Architecture Guide

This document outlines how the rakata workspace is structured and the design principles we try to stick to.

Core Principles

Vanilla K1 First
- By default, we target the original vanilla behavior of KotOR 1.
- Compatibility for TSL or community tools is strictly opt-in behind feature flags, not the default assumption.
- When deciding how to parse something, the original game engine is our ultimate source of truth. We use local fixtures and original game data to prove our parsers work, rather than just copying how older community tools did things.
Aim for Lossless
- We want to be able to read a file and write it back out to the exact same bytes. We’ve largely achieved this for standard archives and data formats (GFF, ERF, RIM, KEY, TLK, etc.).
- For highly complex formats (like MDL/MDX models), there are some known divergences where achieving a byte-exact roundtrip is essentially impossible due to how the original compilers ordered geometry blocks. We track these exceptions, but the output still safely runs in-game.
- No Lazy Pass-throughs: If a file has undocumented fields, we don’t just read them as an opaque Vec<u8> blob and blindly pass them through. Our goal is to properly reverse-engineer and map every single struct boundary. However, if we identify defined “reserved” fields in the binary layout that we haven’t cracked the meaning of yet, we will map them as properly sized reserved values so we don’t accidentally drop data the engine might rely on. (Note: explicit blank padding bytes aren’t stored in memory at all - we just recalculate those dynamically on write).
- Layer scope: this lossless guarantee applies to the byte-level format layer (rakata-formats). Typed views in rakata-generics (Utc, Uti, Are, …) are explicitly honest projections that model only the fields they enumerate; byte-exact preservation stays with the raw Gff tree. See Typed Views and Raw GFF below for the full rule.
Strict Text Handling
- All text decoding goes through rakata-core::text.
- Localized text (TLK entries, strings) uses language-aware encodings (Windows-1252, Shift-JIS, etc.) to match what the engine expects.
- Binary strings (like node names or texture paths) use TextEncoding::Windows1252 since that’s what the engine actually uses under the hood. No silently stripping weird characters with lossless backups.
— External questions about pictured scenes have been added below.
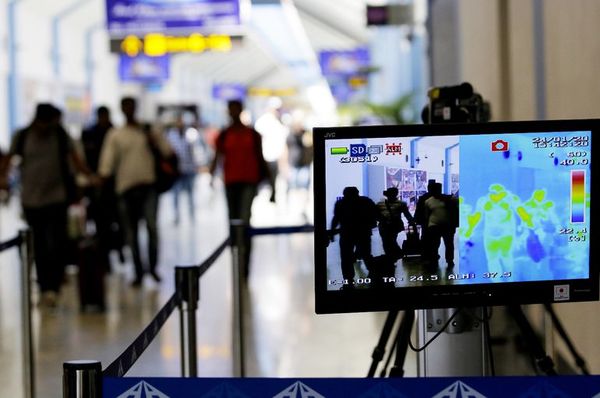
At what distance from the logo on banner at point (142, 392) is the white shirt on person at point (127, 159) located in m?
8.99

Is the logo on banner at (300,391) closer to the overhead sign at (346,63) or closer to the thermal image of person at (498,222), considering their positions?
the thermal image of person at (498,222)

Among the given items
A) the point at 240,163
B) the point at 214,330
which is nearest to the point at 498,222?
the point at 214,330

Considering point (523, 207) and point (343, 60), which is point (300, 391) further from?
point (343, 60)

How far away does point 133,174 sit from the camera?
11.8m

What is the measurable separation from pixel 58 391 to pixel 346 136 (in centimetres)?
396

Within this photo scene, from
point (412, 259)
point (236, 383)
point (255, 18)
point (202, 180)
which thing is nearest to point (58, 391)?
point (412, 259)

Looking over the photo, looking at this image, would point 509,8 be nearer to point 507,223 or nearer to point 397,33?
point 507,223

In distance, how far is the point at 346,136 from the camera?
11.9 ft

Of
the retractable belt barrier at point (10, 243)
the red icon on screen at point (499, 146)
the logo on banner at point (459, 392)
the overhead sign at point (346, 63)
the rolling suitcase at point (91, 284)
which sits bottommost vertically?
the rolling suitcase at point (91, 284)

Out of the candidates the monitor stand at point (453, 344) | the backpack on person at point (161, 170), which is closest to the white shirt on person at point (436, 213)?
the monitor stand at point (453, 344)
(For day-to-day coding rules around iterators, zero-cost abstractions, and memory safety, see the Idiomatic Rust section in the contributing.md guide!)

Note: This layout is a living target! Some of these crates (like rakata-audio and rakata-saveeditor) are currently under active development. As we tackle our near-term roadmap goals – like building out the rakata-lint validation engine – expect these existing crates to flesh out, alongside brand new sibling crates being added to the ecosystem.

The workspace is organized in a clean dependency chain. Crates can only depend on crates listed “above” them:

rakata-core          (no workspace deps)
  rakata-formats     (depends on: core)
    rakata-audio     (depends on: core, formats)
    rakata-generics  (depends on: core, formats)
    rakata-extract   (depends on: core, formats)
    rakata-lint      (depends on: formats, generics)
    rakata-save      (depends on: core, formats)
rakata               (facade: re-exports all library crates)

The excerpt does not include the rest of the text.